GÖRÜNTÜLÜ

Çewlîg'te dut pekmezi zamanı!

Çewlîg'te her yıl yaz aylarında başlayan dut pekmezi hazırlıkları bu yıl da devam ediyor. Çewlîgli kadınlar, topladıkları dutlarla pekmez yaparak geçimini sağlıyor.

ÇEWLIG

Çewlîg’in (Bingöl) köylerinde kadınların imece usulüyle yaptığı dut pekmezi hem bir gelenek hem de doğayla kurulan kadim bağın sembolü olmaya devam ediyor.

Her yıl yaz aylarında başlayan dut pekmezi hazırlıkları hem meşakkatli hem de bir o kadar bereketli bir süreci barındırıyor. Kadınlar sabahın erken saatlerinde işe koyuluyor; dutlar silkelenip kazanlarda kaynatılıyor, tepsilerde kurutuluyor ve kavanozlara doldurularak kış için hazır hale getiriliyor.

Yıllardır kendi ihtiyacı için pekmez üreten Zübeyde Yaşa, “Doğa kutsal, içinde ne varsa şifa. Ama iklim değişti, ağaçlar azaldı; dutlar artık eskisi gibi değil” diyor.


Bu zorlu ama anlamlı süreci anlatan Zübeyde Yaşa, doğayla iç içe geçen emeğin yalnızca bir gıda üretiminden ibaret olmadığını söylüyor: “Sabahın beşinde uyanıyoruz. Çarşafımızı serip dutları silkeliyoruz. Üzüm gibi süzerek kazana atıyor ve kaynatıyoruz. Sonra tepsilere döküp dört gün dışarıda bekletiyoruz. Sonunda kavanozlara dolduruyoruz. Bu pekmez mideye, ciğerlere ve birçok hastalığa iyi gelir.”

'BU İŞİ HEP BİRLİKTE YAPIYORUZ’

Pekmezin yalnızca kadınların değil, tüm ailenin katkısıyla üretildiğini belirten Zübeyde Yaşa, toplumsal dayanışmanın gücüne de dikkat işaret ediyor: “Bazıları yapıp satıyor ama biz sadece kendi tüketimimiz için yapıyoruz. Kadın-erkek hep beraber çalışıyoruz. Çok emek veriyoruz ama değiyor. Köylerde özellikle kadınlar geçinmek için bu pekmezi yapıp satıyor. Doğa da bu ağaçlar da hepimizin geçim kaynağı. Dışarıdan aldığımız çok az ürün var. Genellikle her şeyi kendimiz yapıyoruz. Kendi emeğimizi tüketiyoruz.”


         


        

'DOĞA VERİYOR AMA BİZ KORUMAZSAK TÜKENECEK’

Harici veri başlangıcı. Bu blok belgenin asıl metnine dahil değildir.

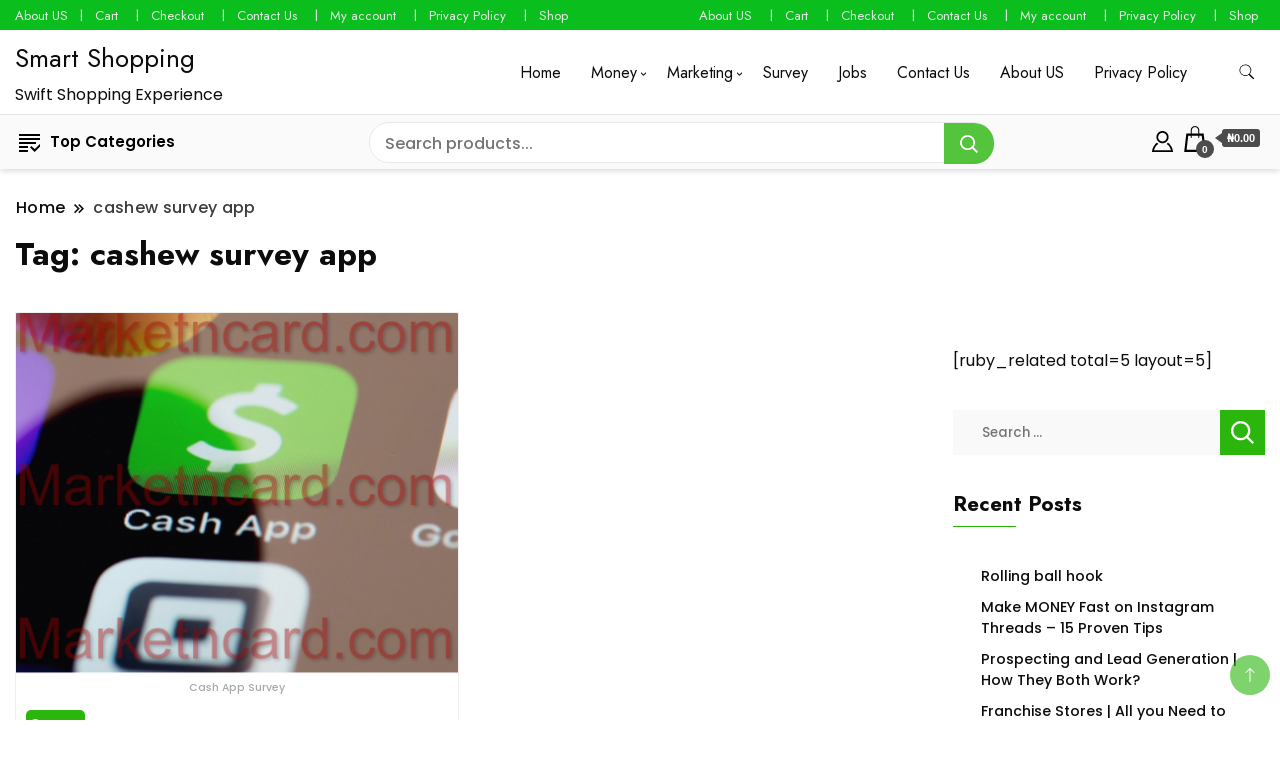

--- FILE ---
content_type: text/html; charset=utf-8
request_url: https://www.google.com/recaptcha/api2/aframe
body_size: 266
content:
<!DOCTYPE HTML><html><head><meta http-equiv="content-type" content="text/html; charset=UTF-8"></head><body><script nonce="iZBiAKHIcNrRCKp3ginUaw">/** Anti-fraud and anti-abuse applications only. See google.com/recaptcha */ try{var clients={'sodar':'https://pagead2.googlesyndication.com/pagead/sodar?'};window.addEventListener("message",function(a){try{if(a.source===window.parent){var b=JSON.parse(a.data);var c=clients[b['id']];if(c){var d=document.createElement('img');d.src=c+b['params']+'&rc='+(localStorage.getItem("rc::a")?sessionStorage.getItem("rc::b"):"");window.document.body.appendChild(d);sessionStorage.setItem("rc::e",parseInt(sessionStorage.getItem("rc::e")||0)+1);localStorage.setItem("rc::h",'1762226791214');}}}catch(b){}});window.parent.postMessage("_grecaptcha_ready", "*");}catch(b){}</script></body></html>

Zübeyde Yaşa, doğadan toplanan her şeyin insan sağlığı için faydalı olduğunu vurgularken, özellikle son yıllarda yaşanan iklim değişikliği ve doğa tahribatına dikkat çekiyor:

“Dut bittikten sonra kekik toplamaya gidiyoruz, ardından sumak toplamaya dağa çıkıyoruz. Bu dağlar insana her şeyi veriyor, biz de bu doğayı korumalıyız. Eskisi gibi dut çıkmıyor. Eskiden daha fazla kazan kaynatırdık; şimdi iki ya da üç kazanla kalıyoruz. Yağmur da az yağıyor, ağaçlar da azaldı. Yine de bu geleneği sürdürmeye çalışıyoruz.”